ENTRIES:
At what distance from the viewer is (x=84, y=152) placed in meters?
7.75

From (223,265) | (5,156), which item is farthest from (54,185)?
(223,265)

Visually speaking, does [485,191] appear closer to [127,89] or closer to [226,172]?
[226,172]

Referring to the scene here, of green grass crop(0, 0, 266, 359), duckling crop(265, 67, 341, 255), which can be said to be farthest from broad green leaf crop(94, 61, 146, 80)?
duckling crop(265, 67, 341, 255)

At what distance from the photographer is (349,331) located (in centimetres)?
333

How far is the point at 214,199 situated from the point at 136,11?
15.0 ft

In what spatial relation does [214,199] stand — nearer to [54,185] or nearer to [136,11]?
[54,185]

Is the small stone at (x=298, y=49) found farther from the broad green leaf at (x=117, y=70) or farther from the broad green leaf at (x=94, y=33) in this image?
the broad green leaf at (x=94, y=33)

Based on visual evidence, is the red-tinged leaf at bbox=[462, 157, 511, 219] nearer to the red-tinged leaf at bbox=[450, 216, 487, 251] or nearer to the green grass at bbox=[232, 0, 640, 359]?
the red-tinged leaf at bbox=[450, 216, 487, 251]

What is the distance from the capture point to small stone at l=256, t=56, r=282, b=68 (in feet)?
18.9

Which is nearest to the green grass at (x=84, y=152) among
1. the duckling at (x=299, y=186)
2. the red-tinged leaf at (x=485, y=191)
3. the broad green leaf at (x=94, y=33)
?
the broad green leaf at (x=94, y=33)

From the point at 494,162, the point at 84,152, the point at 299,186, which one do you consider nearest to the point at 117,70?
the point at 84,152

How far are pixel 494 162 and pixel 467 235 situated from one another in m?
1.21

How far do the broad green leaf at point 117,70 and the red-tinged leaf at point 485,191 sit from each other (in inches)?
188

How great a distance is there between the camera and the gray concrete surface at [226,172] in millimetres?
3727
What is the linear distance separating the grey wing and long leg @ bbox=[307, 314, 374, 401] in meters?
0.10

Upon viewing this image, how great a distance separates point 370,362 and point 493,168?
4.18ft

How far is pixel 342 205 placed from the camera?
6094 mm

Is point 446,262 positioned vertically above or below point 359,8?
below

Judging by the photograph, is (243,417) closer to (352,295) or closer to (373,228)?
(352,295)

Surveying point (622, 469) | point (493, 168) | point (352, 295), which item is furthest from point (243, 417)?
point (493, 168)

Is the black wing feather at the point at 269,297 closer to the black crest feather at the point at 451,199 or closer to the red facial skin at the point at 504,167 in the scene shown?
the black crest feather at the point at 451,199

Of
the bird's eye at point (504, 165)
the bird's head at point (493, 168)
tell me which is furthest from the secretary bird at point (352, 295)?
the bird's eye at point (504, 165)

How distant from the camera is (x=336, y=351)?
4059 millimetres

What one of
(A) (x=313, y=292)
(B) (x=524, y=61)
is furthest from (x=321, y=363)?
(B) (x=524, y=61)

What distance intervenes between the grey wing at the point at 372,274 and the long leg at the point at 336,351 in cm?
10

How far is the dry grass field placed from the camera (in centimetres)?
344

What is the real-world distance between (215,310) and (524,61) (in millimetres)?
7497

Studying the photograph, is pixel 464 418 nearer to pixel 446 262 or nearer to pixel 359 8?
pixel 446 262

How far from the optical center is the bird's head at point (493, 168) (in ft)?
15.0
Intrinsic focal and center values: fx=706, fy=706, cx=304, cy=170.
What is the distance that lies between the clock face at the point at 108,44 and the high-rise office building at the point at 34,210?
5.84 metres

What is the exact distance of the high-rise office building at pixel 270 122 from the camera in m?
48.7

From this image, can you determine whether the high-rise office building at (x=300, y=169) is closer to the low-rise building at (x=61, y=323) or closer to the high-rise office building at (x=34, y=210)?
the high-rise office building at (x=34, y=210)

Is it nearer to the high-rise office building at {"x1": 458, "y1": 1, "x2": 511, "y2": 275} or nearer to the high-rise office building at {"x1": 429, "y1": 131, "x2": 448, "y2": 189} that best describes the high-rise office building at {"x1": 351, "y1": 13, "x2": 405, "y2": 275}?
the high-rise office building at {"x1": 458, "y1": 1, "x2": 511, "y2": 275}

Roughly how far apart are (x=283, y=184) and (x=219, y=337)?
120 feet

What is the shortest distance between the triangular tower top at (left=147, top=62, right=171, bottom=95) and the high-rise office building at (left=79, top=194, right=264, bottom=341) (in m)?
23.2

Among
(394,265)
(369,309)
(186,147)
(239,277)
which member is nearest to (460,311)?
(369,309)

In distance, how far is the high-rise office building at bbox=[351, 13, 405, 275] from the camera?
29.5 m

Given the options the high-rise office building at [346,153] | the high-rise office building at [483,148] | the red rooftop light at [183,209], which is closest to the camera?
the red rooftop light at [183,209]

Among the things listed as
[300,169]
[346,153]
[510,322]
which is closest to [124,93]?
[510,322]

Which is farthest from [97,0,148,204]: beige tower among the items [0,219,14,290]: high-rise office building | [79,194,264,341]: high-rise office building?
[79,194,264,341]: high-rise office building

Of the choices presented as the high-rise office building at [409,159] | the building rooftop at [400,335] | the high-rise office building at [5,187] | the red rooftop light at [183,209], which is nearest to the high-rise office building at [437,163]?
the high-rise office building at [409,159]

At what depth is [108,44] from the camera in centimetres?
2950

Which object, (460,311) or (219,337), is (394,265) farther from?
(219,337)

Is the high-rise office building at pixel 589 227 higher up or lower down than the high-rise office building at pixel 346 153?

YOUR OBJECTIVE: Recast the data as a Markdown table with the columns Row and Text, starting at the line with "Which object, (460,311)" and continuing to the end of the data. Put a row number and one line in each row, and skip blank lines.

OUTPUT:
| Row | Text |
|---|---|
| 1 | Which object, (460,311) or (219,337), is (394,265) farther from? |
| 2 | (219,337) |
| 3 | Is the high-rise office building at pixel 589 227 higher up or lower down than the high-rise office building at pixel 346 153? |